§ **EXERCISE DIRECTIONS**: Report each line of the data that includes the word "purchase".

§ **PROVIDED ENTRIES**:

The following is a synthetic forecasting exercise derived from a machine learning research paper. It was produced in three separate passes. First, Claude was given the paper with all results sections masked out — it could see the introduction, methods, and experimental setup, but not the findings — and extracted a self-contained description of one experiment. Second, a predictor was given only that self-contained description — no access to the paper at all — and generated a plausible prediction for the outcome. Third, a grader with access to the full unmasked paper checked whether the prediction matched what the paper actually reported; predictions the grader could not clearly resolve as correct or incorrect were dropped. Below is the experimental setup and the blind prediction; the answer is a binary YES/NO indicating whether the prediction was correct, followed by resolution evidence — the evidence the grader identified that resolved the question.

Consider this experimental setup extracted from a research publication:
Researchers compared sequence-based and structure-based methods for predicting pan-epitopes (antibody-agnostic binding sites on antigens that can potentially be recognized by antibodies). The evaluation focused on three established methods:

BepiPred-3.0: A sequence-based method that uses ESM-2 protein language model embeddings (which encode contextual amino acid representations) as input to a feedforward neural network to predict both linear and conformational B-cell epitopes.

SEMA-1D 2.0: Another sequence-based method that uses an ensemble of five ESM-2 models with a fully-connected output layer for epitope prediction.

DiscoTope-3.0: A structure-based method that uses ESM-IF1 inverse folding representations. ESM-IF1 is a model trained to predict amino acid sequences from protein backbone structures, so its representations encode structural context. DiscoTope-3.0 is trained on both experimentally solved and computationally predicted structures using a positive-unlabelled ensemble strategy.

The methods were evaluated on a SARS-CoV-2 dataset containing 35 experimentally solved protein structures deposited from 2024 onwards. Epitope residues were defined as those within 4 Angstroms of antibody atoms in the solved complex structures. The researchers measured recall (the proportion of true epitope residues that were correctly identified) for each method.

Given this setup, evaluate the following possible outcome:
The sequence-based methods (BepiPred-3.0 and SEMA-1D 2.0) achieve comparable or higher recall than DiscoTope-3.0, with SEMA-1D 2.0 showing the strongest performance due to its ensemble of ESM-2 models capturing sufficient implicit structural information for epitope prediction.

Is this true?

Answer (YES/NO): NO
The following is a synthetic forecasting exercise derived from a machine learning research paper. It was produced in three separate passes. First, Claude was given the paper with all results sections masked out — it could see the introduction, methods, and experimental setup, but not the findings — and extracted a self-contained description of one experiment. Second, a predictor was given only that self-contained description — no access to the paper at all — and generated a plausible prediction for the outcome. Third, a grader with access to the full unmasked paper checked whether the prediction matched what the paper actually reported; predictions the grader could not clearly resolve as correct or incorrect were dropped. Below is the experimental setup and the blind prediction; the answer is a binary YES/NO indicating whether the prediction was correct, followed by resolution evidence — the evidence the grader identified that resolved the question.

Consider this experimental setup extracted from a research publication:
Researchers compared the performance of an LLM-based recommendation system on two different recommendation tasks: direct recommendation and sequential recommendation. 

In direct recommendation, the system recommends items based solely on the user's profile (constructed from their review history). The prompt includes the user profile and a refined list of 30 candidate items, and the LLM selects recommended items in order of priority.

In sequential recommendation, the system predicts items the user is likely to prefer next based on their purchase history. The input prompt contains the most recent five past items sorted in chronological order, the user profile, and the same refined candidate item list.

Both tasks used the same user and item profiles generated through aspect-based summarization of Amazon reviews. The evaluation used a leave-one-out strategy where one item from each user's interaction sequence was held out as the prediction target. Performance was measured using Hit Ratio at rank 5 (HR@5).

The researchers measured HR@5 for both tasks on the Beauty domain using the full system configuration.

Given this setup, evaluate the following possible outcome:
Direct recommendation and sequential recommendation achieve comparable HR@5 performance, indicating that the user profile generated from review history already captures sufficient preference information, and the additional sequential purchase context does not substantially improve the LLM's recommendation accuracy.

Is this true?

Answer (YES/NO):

§ **YOUR SOLUTION**:
In sequential recommendation, the system predicts items the user is likely to prefer next based on their purchase history. The input prompt contains the most recent five past items sorted in chronological order, the user profile, and the same refined candidate item list.
Direct recommendation and sequential recommendation achieve comparable HR@5 performance, indicating that the user profile generated from review history already captures sufficient preference information, and the additional sequential purchase context does not substantially improve the LLM's recommendation accuracy.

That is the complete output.